Nel triennio 2009-2011 saranno cancellati 87.400 posti di lavoro di insegnanti e 44.500 posti di personale tecnico (pagg. 15-16 del piano programmatico del Ministero dell’Istruzione del 29 settembre u.s.).

La ricaduta in provincia di Lecce di tali decisioni è la seguente: -975 docenti, -634 non docenti.

E’ evidente che in tal modo si indebolisce l’offerta formativa del sistema scolastico e si rimandano a casa tanti laureati, che, punto dopo punto, stanno cercando da anni di entrare nel mondo della scuola.

Ma non basta. Il secondo capitolo riguarda l’accorpamento, mediante chiusura o trasferimento, degli istituti scolastici con meno di 300 alunni.

Questo significa che in provincia di Lecce, a parte gli accorpamenti funzionali, potrebbero essere chiuse almeno 67 scuole o, come pudicamente vengono definite dal ministro Gelmini, “punti di erogazione del servizio”.

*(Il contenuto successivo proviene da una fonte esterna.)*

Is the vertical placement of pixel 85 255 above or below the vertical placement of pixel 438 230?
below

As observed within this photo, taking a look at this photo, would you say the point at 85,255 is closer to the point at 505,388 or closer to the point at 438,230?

I cittadini, e soprattutto le famiglie salentine, vogliono sapere in quali Comuni si trovano le scuole destinate a chiudere.

E che di chiusura si tratta, si rileva dalla lettura della legge 133/2008, art. 64, che testualmente prevede la possibilità che “nel caso di chiusura o accorpamento degli istituti scolastici aventi sede nei piccoli comuni, lo Stato, le regioni e gli enti locali possono prevedere specifiche misure finalizzate alla riduzione del disagio degli utenti".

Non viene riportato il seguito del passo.